> _Do this_
In the content-sharing excerpt below, what two pieces of data does sharing module 130 include in a generated URL in the given example?

> _Page excerpt_
++++

For example, the content pointer can include the exact storage
address of the content item in memory. In some embodiments, the
content pointer can point to multiple locations, each of which
contains a portion of the content item.
[0044] In addition to a content path and content pointer, a content
entry can also include a user account identifier that identifies
the user account that has access to the content item. In some
embodiments, multiple user account identifiers can be associated
with a single content entry indicating that the content item has
shared access by the multiple user accounts.
[0045] To share a content item privately, sharing module 130 can be
configured to add a user account identifier to the content entry
associated with the content item, thus granting the added user
account access to the content item. Sharing module 130 can also be
configured to remove user account identifiers from a content entry
to restrict a user account's access to the content item.
[0046] To share content publicly, sharing module 130 can be
configured to generate a custom network address, such as a uniform
resource locator (URL), which allows any web browser to access the
content in content management system 106 without any
authentication. To accomplish this, sharing module 130 can be
configured to include content identification data in the generated
URL, which can later be used to properly identify and return the
requested content item. For example, sharing module 130 can be
configured to include the user account identifier and the content
path in the generated URL. Upon selection of the URL, the content
identification data included in the URL can be transmitted to
content management system 106 which can use the received content
identification data to identify the appropriate content entry and
return the content item associated with the content entry.

++++

> _Dataset records_
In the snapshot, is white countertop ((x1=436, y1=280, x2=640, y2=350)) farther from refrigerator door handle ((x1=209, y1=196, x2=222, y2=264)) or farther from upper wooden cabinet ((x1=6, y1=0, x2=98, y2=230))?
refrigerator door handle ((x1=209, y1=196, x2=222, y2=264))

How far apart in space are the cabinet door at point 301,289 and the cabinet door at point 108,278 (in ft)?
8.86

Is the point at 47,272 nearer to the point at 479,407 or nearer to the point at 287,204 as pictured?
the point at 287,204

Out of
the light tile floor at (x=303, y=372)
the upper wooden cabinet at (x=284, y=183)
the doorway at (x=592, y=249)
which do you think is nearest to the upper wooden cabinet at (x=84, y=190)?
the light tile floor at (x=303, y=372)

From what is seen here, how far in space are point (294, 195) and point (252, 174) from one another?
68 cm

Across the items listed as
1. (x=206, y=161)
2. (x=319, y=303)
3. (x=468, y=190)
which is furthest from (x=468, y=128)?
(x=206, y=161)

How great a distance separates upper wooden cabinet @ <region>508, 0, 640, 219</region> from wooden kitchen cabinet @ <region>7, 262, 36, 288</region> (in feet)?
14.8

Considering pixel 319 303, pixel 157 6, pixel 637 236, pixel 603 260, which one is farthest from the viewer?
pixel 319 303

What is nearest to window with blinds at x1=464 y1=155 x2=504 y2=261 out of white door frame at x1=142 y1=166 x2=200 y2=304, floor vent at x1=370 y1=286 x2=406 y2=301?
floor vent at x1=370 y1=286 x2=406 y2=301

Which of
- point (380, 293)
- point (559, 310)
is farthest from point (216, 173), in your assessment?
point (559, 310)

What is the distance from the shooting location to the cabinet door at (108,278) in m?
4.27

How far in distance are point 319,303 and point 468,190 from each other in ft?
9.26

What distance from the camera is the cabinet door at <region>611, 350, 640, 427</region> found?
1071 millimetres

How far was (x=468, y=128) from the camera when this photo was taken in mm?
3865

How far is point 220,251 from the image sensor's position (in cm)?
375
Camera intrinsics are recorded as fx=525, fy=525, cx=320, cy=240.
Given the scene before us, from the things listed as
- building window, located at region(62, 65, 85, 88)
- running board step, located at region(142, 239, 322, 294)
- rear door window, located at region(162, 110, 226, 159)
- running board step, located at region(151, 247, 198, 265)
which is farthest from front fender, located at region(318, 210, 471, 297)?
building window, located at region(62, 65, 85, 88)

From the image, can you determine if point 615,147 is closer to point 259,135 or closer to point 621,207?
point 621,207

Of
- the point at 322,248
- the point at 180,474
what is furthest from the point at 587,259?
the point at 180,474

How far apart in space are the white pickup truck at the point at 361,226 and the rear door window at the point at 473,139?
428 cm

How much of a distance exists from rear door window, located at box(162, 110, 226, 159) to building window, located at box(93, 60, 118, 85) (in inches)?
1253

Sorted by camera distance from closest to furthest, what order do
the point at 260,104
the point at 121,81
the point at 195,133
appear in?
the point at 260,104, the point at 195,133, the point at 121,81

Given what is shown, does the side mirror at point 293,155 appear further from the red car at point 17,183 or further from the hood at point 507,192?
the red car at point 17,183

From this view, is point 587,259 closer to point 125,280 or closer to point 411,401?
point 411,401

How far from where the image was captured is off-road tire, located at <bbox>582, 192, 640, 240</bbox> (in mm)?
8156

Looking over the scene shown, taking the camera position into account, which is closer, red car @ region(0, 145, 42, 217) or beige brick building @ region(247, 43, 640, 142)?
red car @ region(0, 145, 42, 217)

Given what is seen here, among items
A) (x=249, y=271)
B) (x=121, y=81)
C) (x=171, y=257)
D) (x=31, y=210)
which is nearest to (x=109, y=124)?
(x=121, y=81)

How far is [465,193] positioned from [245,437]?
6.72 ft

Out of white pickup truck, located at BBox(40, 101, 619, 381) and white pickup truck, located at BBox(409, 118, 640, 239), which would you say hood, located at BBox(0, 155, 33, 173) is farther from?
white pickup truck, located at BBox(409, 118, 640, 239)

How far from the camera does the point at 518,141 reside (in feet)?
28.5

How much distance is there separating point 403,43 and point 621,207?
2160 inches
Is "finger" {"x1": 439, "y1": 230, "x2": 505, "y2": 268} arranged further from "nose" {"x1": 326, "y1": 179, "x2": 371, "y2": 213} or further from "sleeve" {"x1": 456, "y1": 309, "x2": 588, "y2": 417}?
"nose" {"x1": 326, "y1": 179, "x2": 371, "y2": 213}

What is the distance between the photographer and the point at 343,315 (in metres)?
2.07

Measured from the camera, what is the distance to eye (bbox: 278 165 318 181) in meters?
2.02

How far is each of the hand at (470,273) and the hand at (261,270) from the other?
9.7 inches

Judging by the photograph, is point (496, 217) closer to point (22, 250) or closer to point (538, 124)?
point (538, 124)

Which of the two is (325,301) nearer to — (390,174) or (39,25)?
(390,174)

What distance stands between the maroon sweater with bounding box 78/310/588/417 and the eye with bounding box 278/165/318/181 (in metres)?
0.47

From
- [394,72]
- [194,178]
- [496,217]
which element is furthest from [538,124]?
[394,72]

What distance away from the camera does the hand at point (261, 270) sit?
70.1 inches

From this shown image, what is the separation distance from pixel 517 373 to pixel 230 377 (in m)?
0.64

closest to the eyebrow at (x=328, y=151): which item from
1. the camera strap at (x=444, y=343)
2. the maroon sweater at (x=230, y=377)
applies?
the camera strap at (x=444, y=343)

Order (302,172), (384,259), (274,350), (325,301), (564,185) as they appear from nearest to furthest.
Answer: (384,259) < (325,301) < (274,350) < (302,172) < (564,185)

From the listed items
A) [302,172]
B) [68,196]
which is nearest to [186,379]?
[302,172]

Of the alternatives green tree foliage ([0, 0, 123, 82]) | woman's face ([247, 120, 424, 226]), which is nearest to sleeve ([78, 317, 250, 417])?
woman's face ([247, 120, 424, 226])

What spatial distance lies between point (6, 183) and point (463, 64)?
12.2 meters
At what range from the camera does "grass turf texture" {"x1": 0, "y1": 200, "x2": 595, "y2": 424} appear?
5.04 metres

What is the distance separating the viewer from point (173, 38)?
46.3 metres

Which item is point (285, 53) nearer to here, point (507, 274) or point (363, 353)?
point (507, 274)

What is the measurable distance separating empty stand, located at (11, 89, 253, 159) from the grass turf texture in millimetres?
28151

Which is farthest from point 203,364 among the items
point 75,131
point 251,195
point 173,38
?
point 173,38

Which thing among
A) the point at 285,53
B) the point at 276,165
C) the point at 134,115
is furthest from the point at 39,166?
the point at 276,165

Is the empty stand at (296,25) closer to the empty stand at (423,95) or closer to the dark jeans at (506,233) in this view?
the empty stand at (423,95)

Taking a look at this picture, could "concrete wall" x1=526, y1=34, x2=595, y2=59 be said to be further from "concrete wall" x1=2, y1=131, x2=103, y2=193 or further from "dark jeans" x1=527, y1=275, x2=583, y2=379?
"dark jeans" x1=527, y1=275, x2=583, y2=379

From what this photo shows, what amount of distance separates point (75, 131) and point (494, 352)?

++++

> _Response to this exercise_
The user account identifier and the content path.